In Porgy and Bess, Hall Johnson found a disproportion between unity and variety. The audience, he believed, was “confronted with a series of musical episodes which, even if they do not belong together, could be made to appear as if they do by a better handling of the musical connecting tissue.” Johnson also agreed with a number of New York’s other critics in judging Gershwin’s use of recitative inept. “The Mendelssohn of Elijah or the Strauss of Salomé would be excellent school-masters for Mr. Gershwin in this subject of recitativo. Even better, for his current needs, would have been a perusal of the freer verse-lines of any of the Negro spirituals, wherein the significance of every word is immeasurably heightened by its tonal investiture.” This composer also found Mamoulian’s stage direction unsympathetic at every turn:
Will the time ever come when a colored performer on a Broadway stage can be subtle, quiet or even silent? . . . Must the light revues always be hot, fast and loud, and the serious pieces always profane, hysterical and louder? . . . Why does Clara have to scream the lullaby to her baby in the middle of the noisome courtyard of Catfish Row where only a drunk could sleep? . . . Why does Porgy have to bawl out his contentment, his new-found, inward happiness,—like a young and fiery captain of Hussars brandishing his sword before his men about to rush into battle?
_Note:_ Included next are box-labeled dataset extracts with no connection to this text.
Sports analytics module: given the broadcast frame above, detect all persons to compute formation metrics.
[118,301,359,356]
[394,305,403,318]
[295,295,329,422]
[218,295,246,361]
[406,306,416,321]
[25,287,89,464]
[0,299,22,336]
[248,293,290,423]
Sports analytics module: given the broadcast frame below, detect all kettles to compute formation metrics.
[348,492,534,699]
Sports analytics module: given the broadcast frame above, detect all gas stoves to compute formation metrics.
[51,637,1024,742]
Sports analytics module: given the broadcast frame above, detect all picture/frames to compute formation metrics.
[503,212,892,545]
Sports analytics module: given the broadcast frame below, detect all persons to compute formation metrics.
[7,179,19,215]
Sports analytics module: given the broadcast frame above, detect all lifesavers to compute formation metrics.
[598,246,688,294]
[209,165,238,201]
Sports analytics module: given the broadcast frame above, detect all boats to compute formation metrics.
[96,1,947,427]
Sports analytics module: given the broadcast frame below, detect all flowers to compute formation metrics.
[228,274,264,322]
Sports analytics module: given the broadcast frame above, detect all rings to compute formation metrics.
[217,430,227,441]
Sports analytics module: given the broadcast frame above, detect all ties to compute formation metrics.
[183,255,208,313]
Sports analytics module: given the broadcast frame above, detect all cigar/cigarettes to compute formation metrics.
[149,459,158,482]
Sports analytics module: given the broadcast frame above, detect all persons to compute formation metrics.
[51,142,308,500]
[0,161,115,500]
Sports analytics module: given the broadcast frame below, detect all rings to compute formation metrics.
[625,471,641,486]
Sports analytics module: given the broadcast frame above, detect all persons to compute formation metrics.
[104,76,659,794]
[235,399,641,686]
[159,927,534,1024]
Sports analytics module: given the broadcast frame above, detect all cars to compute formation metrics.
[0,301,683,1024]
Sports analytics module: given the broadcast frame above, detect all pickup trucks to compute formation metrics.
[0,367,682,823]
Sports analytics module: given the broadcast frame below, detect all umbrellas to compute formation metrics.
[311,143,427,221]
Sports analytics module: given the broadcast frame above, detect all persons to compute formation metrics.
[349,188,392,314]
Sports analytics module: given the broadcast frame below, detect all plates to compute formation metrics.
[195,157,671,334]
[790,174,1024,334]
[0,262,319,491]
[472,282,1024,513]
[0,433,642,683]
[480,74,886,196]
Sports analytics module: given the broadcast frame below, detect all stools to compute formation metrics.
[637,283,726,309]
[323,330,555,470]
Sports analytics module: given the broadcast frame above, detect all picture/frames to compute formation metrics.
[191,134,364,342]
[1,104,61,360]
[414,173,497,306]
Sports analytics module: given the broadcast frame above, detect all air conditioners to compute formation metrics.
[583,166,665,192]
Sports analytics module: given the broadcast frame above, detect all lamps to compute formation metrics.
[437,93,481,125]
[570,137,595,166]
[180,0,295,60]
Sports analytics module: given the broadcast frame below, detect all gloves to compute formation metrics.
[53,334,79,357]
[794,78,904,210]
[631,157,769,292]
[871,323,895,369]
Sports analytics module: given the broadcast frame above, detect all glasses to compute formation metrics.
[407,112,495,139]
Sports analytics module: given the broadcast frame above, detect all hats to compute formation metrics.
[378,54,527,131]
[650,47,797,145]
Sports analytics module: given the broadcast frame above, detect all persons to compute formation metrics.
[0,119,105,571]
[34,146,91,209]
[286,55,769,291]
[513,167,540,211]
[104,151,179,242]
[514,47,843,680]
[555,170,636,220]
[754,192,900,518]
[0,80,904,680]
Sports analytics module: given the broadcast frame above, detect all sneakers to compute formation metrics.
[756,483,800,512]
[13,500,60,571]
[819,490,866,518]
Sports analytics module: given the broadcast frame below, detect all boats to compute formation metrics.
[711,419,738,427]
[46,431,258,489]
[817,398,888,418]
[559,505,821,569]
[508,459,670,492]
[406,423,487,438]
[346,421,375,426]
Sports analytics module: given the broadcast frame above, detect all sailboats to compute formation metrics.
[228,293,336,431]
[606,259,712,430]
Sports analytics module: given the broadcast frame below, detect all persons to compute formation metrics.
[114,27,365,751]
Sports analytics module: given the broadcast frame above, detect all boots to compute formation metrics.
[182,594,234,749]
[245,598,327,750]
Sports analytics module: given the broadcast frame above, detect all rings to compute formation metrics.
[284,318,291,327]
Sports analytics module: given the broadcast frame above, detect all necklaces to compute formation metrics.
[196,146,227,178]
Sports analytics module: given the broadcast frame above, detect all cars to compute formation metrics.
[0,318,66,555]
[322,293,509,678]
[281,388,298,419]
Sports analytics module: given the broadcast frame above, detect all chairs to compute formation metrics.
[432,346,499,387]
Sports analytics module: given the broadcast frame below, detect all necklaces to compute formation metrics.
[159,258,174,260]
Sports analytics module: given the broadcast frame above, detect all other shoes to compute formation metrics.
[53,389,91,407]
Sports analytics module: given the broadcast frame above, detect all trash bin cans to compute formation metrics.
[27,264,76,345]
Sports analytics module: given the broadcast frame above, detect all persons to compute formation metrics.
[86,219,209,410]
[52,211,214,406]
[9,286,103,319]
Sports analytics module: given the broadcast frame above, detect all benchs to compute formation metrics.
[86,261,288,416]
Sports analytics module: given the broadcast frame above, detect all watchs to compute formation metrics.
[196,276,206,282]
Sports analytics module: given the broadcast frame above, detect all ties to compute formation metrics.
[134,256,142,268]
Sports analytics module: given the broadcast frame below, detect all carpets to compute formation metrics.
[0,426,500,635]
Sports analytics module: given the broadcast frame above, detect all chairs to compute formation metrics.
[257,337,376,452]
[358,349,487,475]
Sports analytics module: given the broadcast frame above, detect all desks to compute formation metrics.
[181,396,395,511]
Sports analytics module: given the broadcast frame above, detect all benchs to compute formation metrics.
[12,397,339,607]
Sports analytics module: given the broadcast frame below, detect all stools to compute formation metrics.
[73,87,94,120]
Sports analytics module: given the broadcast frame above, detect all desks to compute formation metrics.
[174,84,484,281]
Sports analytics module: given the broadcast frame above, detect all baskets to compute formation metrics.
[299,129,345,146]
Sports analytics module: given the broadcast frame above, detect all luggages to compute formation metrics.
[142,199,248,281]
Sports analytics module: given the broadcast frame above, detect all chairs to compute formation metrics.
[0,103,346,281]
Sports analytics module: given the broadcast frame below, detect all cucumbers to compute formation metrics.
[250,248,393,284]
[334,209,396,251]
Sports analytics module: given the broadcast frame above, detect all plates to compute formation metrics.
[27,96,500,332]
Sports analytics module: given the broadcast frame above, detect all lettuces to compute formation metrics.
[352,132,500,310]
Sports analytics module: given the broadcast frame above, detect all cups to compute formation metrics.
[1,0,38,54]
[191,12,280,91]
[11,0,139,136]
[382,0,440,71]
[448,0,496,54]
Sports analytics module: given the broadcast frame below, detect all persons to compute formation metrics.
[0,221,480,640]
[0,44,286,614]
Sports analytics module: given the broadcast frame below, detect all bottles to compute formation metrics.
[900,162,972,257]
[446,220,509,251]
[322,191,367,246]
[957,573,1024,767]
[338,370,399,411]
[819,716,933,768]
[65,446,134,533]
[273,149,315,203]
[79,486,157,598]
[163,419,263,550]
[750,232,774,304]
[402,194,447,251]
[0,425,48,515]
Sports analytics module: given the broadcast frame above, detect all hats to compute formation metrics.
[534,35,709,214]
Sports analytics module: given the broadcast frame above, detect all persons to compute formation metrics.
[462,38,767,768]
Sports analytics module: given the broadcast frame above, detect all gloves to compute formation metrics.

From Hall Johnson’s perspective, the redeeming force in Porgy and Bess was “the intelligent pliability of the large Negro cast,” who were “able to infuse enough of their own natural racial qualities into the proceedings to invest them with a convincing semblance of plausibility.” Johnson cited a basic quality existing in “genuine Negro music,” namely “the quality of utter simplicity—in theme and in style.”
It is only in the singing of large groups of Negroes that a contrapuntal or harmonic complexity may occasionally seem to be present, and this illusion is due to the simple approach of the individual singers. Each sings his part as he feels it. The result is musical because each contrapuntal part keeps constantly in mind the announced theme; it sounds complicated because the creator of each part is not bothering himself at all about the elaborate improvisation his neighbor may be preferring at the same moment. But the fundamental idea of simplicity is still active.
As Johnson saw it, “It Ain’t Necessarily So” proved “so un-Negroid, in thought and structure, that even Bubbles cannot save it.” It was impossible to believe that Sporting Life “could be so entirely liberated from that superstitious awe of Divinity which even the most depraved southern Negro never quite loses.” But nevertheless in two duets—“Bess, You Is My Woman Now” and “What You Want Wid Bess”—Gershwin, he believed, caught “a real racial strain.”
But even considering the encumbrances that “American Folk Opera has had to struggle up under,” Johnson, who attended the production four times, ultimately decided that Porgy and Bess had “turned out surprisingly well,” affording “quite adequate fare for the average uncritical audiences without too much interest either in opera or in Negroes.”